A Resolução A/HRC/RES/34/7 [18] do Conselho de Direitos Humanos das Nações Unidas sobre o direito à privacidade na era digital foi adotada em março de 2017, e insta todos os estados a “revisar seus procedimentos, práticas e legislação de vigilância das comunicações…” a fim de fazer valer os direitos de privacidade protegidos pela legislação internacional.

O desenvolvimento de aplicativos de rastreio de contato e outras medidas, tais como o colaboracionismo com empresas de telecomunicações, causa a legitima preocupação de que o governo obtenha vantagens para implantar medidas drásticas contra os direitos digitais dos cidadãos, mesmo após o fim da pandemia.

Efeitos da COVID-19 — muito além do total de vítimas

Na Nigéria, o emprego de restrições por conta da COVID-19 foi marcado pela terrível repressão e outras violações aos direitos humanos. Na segunda semana de confinamento, as forças de segurança haviam matado mais nigerianos do que a COVID-19, segundo [19] uma reportagem da BBC.

Em um dos incidentes relatados, o jornalista nigeriano Kufre Carter foi preso por um mês [20] sob a acusação de difamação e conspiração por suas críticas sobre a condução da crise gerada pela COVID-19 no estado de Akwa Ibom, no sul do país.

Os jornalistas que registraram as evidências da violência policial durante o confinamento foram punidos. Um tribunal de magistrados de Abuja condenou a jornalista [21] Emma Bricks Oko a pagar três horas de trabalho voluntário mais uma multa de 5.000 nairas (cerca de $ 12 dólares) por filmar a crueldade de um policial durante a execução da ordem de quarentena.

Quando os intensos protestos contra a violência policial coincidiram com a pandemia, em outubro de 2020, a vigilância seletiva foi estendida a membros do movimento social descentralizado conhecido como #EndSARS (fim ao SARS), que reivindica a dissolução do violento Esquadrão Especial Antirroubo (SARS).

O governo negou [23] oficialmente ter incluído ativistas do #EndSARS em uma lista de exclusão, mas outras versões [24] confirmaram o papel do governo em atacar os manifestantes com táticas de espionagem, como o rastreio de manifestações por meio de seus contatos telefônicos. O militante Eromosele Adene enfrenta atualmente um processo [25] depois de ter sido rastreado, preso e acusado pela participação nos protestos.

Um relatório da Comissão Nacional de Direitos Humanos [26] sobre as violações aos direitos das pessoas durante o confinamento em virtude da COVID-19 mostra que foram registradas um total de 105 denúncias recebidas de 24 estados nigerianos, incluindo a capital federal. O relatório documentou 14 violações ao direito à liberdade de locomoção, prisões e detenções ilegais, 11 incidentes de apreensão e confisco de bens, 19 casos de extorsão, entre outros.

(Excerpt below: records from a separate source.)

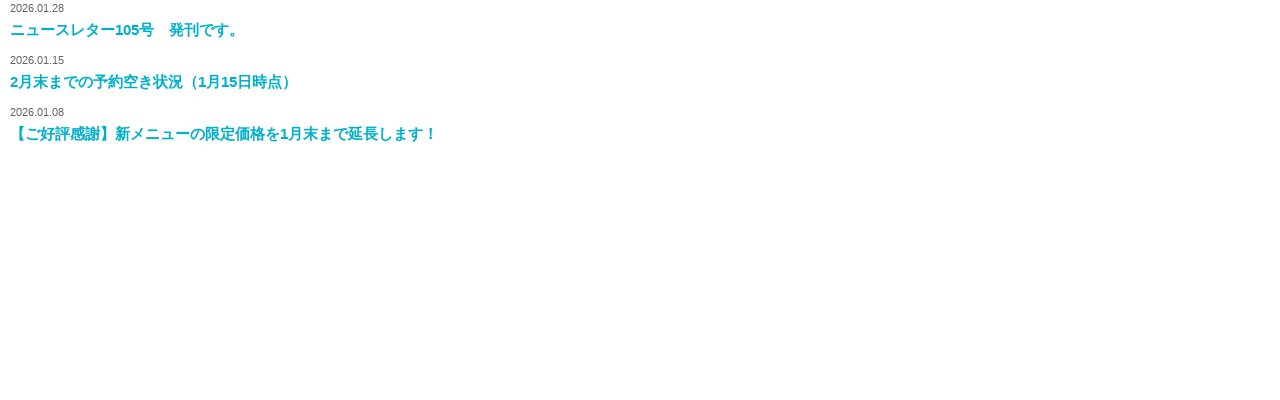

--- FILE ---
content_type: text/html; charset=UTF-8
request_url: https://sunny-sunny.info/rss/news.php
body_size: 595
content:
<!doctype html>
<html>
<head>
<meta charset="utf-8">
<title>BLOG RSS</title>

<link href="rss.css" rel="stylesheet" type="text/css" />

</head>

<body>


<dl class="feed">
<dt>2026.01.28</dt>
<dd><a href="https://sunny-sunny.info/blog/news/10953.html" target="_parent">ニュースレター105号　発刊です。</a></dd>
<dt>2026.01.15</dt>
<dd><a href="https://sunny-sunny.info/blog/news/10891.html" target="_parent">2月末までの予約空き状況（1月15日時点）</a></dd>
<dt>2026.01.08</dt>
<dd><a href="https://sunny-sunny.info/blog/news/10736.html" target="_parent">【ご好評感謝】新メニューの限定価格を1月末まで延長します！</a></dd>
<dt>2026.01.07</dt>
<dd><a href="https://sunny-sunny.info/blog/news/10638.html" target="_parent">2026年の営業スタート！本年もよろしくお願いいたします</a></dd>
<dt>2026.01.04</dt>
<dd><a href="https://sunny-sunny.info/blog/news/10641.html" target="_parent">1月末までの予約空き状況（1月４日時点）</a></dd>
<dt>2026.01.03</dt>
<dd><a href="https://sunny-sunny.info/blog/news/10649.html" target="_parent">HAIR SALON SUNNY より　新年のご挨拶</a></dd>
<dt>2025.12.29</dt>
<dd><a href="https://sunny-sunny.info/blog/news/10634.html" target="_parent">年末のご挨拶：2025年もありがとうございました。</a></dd>
<dt>2025.12.15</dt>
<dd><a href="https://sunny-sunny.info/blog/news/10608.html" target="_parent">2026年1月末までの予約空き状況（12月15日時点）</a></dd>
<dt>2025.12.01</dt>
<dd><a href="https://sunny-sunny.info/blog/news/10507.html" target="_parent">12月末までの予約空き状況（12月1日時点）</a></dd>
<dt>2025.11.28</dt>
<dd><a href="https://sunny-sunny.info/blog/news/10502.html" target="_parent">ニュースレター104号発行です。</a></dd>
</dl>



</body>
</html>



--- FILE ---
content_type: text/css
request_url: https://sunny-sunny.info/rss/rss.css
body_size: 464
content:
 @charset "utf-8";
/* CSS Document */

/*-------------------------------
	共通
--------------------------------*/
* {
	margin: 0px;
	padding: 0px;
	max-height: 9999999px; 
}
body {
	font-size:16px;
	font-family: "遊ゴシック体", "遊ゴシック", "Yu Gothic", YuGothic, "ヒラギノ角ゴ Pro", "Hiragino Kaku Gothic Pro", "メイリオ", Miryo, sans-serif;
	font-weight:500;
	color:#666;
	text-align:left;
	-webkit-text-size-adjust: 100%;

}
p,li,dt,dl {
	line-height:160%;
}
a {
	color:#00AFCC;
	text-decoration: none;

}
@media(width:420px){
body {
	font-size: 16px;
	text-align:left;
	-webkit-text-size-adjust: 100%;
}
a:hover {
	border-bottom:solid 1px #00AFCC;
}
}

	


dl {
	padding:0 0 0 10px;
	height:150px;
	overflow:auto;
	text-align:left;
	-webkit-overflow-scrolling: touch;
}
dl dt {
	font-size:11px;
}
dl dd {
	font-size:15px;
	font-weight:bold;
	padding:0 0 10px;
}
@media(width:420px){
dl {
	padding:0 20px;
	height:190px;
	overflow:auto;
	text-align:left;
}
dl dt {
	font-size:13px;
	float:left;
	padding:4px 0 0 0;
}
dl dd {
	font-size:16px;
	font-weight:bold;
	padding:0 0 15px 85px;
}
}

O verdadeiro impacto da pandemia da COVID-19 vai muito além do número de vítimas. Com esse pretexto, o governo tem incrementado e fortalecido suas ações de espionagem. Ativistas, meios de comunicação e a oposição ficaram mais vulneráveis aos ataques das autoridades. As perdas reais só poderão ser contabilizadas após o fim da pandemia, e quando as consequências visíveis possam ser estimadas.

Uma legislação eficaz que assegure os direitos digitais bem como a privacidade e proteção de dados fortalecerá os sistemas de responsabilidade e transparência.

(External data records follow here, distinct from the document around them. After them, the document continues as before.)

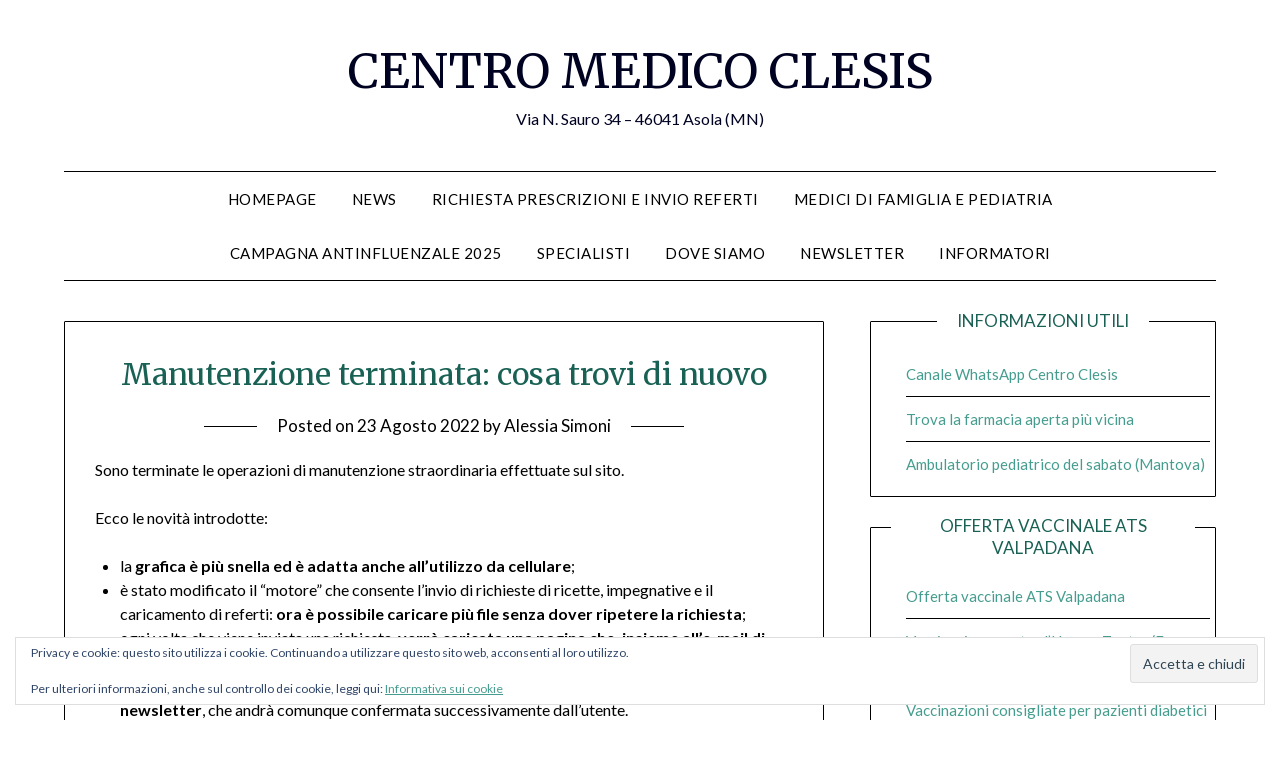

--- FILE ---
content_type: application/x-javascript
request_url: https://consentcdn.cookiebot.com/consentconfig/9ebc08a1-c033-4dda-97f1-8d33857e86f1/centromedicoclesis.it/configuration.js
body_size: 550
content:
CookieConsent.configuration.tags.push({id:46575433,type:"script",tagID:"",innerHash:"",outerHash:"",tagHash:"6567240425849",url:"https://stats.wp.com/e-202317.js",resolvedUrl:"https://stats.wp.com/e-202317.js",cat:[3]});CookieConsent.configuration.tags.push({id:46575437,type:"script",tagID:"",innerHash:"",outerHash:"",tagHash:"1349638555609",url:"https://centromedicoclesis.it/wp-content/plugins/elementor/assets/js/frontend.min.js?ver=3.12.2",resolvedUrl:"https://centromedicoclesis.it/wp-content/plugins/elementor/assets/js/frontend.min.js?ver=3.12.2",cat:[1]});CookieConsent.configuration.tags.push({id:46575441,type:"script",tagID:"",innerHash:"",outerHash:"",tagHash:"17404844933836",url:"",resolvedUrl:"",cat:[1]});

--- FILE ---
content_type: application/x-javascript; charset=utf-8
request_url: https://consent.cookiebot.com/9ebc08a1-c033-4dda-97f1-8d33857e86f1/cc.js?renew=false&referer=centromedicoclesis.it&dnt=false&init=false&culture=IT
body_size: 255
content:
if(console){var cookiedomainwarning='Error: The domain CENTROMEDICOCLESIS.IT is not authorized to show the cookie banner for domain group ID 9ebc08a1-c033-4dda-97f1-8d33857e86f1. Please add it to the domain group in the Cookiebot Manager to authorize the domain.';if(typeof console.warn === 'function'){console.warn(cookiedomainwarning)}else{console.log(cookiedomainwarning)}};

Será que algum dia a Nigéria conseguirá aprovar uma legislação necessária para amenizar as ameaças de um Estado de espionagem absoluto?


Este artigo faz parte de uma série de publicações que analisam a vulnerabilidade dos direitos digitais no contexto da quarentena e outros aspectos nos tempos da pandemia da COVID-19 em nove países africanos: Uganda, Zimbábue, Moçambique, Argélia, Nigéria, Namíbia, Tunísia, Tanzânia e Etiópia. O projeto conta com recursos do Fundo de Direitos Digitais da África da Colaboração sobre Políticas Internacionais da TIC para a África Oriental e Austral [27] (CIPESA).